### INPUT DATA
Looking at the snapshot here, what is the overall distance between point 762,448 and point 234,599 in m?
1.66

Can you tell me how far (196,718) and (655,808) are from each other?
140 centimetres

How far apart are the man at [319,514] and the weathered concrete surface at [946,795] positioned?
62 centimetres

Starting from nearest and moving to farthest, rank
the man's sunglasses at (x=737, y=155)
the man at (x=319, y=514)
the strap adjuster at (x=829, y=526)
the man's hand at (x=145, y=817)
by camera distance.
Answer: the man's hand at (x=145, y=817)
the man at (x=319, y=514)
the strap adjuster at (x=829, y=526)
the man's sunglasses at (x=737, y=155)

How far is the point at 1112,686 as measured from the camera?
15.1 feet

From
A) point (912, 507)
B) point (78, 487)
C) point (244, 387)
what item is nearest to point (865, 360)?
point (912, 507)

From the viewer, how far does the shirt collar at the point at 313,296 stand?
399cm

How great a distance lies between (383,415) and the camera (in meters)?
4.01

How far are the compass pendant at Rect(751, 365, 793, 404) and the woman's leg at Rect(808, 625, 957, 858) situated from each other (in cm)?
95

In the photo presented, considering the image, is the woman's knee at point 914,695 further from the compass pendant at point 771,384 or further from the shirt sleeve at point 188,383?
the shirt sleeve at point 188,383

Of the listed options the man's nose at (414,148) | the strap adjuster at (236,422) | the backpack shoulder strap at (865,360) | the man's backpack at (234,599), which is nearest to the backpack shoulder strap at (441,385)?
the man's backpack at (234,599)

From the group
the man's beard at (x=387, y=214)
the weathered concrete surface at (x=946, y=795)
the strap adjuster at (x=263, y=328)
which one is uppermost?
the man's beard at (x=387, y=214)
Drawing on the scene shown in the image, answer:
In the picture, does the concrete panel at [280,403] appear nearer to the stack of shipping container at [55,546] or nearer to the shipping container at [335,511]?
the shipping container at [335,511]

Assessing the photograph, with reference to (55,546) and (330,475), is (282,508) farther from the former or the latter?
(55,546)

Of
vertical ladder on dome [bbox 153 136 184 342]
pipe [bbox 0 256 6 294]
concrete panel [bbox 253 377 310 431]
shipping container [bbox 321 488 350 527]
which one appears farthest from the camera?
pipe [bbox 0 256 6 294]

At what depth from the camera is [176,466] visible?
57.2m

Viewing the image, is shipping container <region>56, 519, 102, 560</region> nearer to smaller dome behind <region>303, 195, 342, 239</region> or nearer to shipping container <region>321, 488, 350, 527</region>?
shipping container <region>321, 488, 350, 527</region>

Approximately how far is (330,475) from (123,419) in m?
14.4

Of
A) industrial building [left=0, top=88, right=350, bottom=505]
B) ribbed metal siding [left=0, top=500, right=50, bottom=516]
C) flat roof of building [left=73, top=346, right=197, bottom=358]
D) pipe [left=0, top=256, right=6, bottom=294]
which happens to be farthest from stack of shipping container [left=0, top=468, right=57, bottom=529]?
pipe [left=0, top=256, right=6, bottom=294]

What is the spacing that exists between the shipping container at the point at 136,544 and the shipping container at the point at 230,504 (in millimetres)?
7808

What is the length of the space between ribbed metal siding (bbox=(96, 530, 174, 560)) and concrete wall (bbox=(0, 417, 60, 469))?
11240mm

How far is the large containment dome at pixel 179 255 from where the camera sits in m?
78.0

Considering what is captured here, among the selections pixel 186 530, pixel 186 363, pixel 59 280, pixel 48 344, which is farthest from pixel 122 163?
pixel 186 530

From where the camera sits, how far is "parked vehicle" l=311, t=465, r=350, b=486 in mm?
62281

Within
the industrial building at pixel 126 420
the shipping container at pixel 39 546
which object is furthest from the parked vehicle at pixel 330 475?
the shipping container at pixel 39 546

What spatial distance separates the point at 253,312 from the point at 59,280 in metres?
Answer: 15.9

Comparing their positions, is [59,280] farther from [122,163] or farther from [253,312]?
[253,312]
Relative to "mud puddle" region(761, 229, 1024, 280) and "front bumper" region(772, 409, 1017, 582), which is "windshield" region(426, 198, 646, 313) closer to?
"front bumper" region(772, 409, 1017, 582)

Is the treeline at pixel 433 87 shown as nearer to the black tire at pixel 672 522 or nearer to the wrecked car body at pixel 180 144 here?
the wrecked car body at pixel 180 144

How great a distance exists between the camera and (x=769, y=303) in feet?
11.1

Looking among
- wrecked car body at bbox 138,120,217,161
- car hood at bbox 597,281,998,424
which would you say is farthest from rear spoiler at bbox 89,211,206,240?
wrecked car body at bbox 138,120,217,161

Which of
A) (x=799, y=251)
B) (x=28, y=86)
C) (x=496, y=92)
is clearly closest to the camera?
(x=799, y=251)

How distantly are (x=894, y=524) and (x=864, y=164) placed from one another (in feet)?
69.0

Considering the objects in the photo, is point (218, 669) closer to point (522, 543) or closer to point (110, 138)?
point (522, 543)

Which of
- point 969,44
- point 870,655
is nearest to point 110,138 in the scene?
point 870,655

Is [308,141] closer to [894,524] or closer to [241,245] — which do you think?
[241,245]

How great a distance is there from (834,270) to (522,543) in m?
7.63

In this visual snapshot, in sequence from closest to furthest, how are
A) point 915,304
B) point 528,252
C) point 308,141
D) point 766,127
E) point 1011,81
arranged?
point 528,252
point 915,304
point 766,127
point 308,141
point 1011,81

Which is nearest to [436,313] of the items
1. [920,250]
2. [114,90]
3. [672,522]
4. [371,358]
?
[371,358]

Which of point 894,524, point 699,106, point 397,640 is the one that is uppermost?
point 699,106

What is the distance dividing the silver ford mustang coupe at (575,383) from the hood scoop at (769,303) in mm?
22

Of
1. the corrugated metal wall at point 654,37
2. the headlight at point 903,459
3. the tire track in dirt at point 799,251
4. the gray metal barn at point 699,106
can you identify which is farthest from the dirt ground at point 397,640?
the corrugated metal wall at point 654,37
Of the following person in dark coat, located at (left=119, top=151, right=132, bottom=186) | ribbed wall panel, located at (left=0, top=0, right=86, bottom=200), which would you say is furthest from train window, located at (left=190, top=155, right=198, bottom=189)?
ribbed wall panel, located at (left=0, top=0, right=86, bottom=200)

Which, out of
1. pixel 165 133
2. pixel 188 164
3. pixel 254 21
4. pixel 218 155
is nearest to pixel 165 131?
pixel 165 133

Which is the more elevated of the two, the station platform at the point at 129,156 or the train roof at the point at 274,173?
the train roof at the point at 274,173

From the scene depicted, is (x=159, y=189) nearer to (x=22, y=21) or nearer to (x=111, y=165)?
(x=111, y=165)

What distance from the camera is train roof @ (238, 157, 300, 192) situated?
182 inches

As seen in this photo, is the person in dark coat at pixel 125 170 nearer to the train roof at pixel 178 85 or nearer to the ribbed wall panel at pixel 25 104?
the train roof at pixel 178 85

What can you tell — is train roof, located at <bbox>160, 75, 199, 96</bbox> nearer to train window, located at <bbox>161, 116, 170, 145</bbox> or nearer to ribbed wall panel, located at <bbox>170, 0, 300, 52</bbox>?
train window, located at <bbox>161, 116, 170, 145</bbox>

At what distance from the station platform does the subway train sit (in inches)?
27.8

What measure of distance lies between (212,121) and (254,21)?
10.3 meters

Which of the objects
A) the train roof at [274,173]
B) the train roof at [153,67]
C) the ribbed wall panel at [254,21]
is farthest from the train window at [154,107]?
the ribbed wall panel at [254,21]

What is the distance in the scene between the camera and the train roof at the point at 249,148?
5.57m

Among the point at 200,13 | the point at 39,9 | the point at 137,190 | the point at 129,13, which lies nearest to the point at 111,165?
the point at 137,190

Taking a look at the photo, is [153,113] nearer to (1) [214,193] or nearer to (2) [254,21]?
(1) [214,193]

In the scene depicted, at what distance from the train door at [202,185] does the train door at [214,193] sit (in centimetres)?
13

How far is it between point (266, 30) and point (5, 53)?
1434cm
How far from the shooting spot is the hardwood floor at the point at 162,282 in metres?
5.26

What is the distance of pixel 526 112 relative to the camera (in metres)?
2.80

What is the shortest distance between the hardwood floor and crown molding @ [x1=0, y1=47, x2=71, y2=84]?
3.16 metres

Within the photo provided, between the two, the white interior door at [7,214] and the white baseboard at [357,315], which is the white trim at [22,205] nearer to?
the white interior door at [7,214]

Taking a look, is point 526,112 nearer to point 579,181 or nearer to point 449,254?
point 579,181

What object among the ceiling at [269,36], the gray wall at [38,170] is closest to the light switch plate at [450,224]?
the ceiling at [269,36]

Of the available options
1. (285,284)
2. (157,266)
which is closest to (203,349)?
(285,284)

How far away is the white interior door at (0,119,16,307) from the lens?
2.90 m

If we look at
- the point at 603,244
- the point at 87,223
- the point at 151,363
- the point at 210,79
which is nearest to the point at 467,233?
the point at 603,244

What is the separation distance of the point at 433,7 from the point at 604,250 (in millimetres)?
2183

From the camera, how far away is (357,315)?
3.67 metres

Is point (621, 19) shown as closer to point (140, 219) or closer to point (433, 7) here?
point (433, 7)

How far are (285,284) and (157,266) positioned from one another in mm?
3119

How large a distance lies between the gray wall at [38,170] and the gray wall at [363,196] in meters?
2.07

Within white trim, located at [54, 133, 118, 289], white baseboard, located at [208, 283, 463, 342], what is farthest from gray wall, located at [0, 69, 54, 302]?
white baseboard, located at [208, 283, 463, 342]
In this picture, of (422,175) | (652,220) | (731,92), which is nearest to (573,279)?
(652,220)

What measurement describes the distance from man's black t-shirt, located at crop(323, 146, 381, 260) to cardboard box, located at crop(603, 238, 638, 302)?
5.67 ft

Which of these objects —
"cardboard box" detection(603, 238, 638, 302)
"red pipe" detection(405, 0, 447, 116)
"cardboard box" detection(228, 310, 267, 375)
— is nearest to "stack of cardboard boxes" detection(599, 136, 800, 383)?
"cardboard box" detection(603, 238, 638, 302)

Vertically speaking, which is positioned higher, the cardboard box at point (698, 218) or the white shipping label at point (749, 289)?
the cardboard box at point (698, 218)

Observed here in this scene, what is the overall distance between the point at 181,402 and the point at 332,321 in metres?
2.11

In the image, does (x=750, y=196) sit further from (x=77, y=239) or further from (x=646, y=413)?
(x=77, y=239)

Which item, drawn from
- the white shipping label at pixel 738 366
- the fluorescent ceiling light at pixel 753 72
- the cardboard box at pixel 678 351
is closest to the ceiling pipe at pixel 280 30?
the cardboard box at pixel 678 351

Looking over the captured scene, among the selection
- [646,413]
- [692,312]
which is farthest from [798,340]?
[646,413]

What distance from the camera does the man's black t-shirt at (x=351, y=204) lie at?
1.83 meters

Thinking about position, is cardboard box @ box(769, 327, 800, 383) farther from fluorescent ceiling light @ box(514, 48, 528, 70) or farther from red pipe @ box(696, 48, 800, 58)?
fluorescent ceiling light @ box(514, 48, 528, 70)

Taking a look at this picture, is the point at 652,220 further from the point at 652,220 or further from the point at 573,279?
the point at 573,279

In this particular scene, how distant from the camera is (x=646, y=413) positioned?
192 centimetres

### INSTRUCTION
Format the lines above, from the first one up to and including the line with "62 centimetres", as a Markdown table. Use the columns Row and Text, number each line, and leave out blank lines.

### WORKED ANSWER
| Row | Text |
|---|---|
| 1 | Looking at the snapshot here, what is the overall distance between point 762,448 and point 234,599 in m? |
| 2 | 1.66 |
| 3 | Can you tell me how far (196,718) and (655,808) are from each other? |
| 4 | 140 centimetres |
| 5 | How far apart are the man at [319,514] and the weathered concrete surface at [946,795] positioned? |
| 6 | 62 centimetres |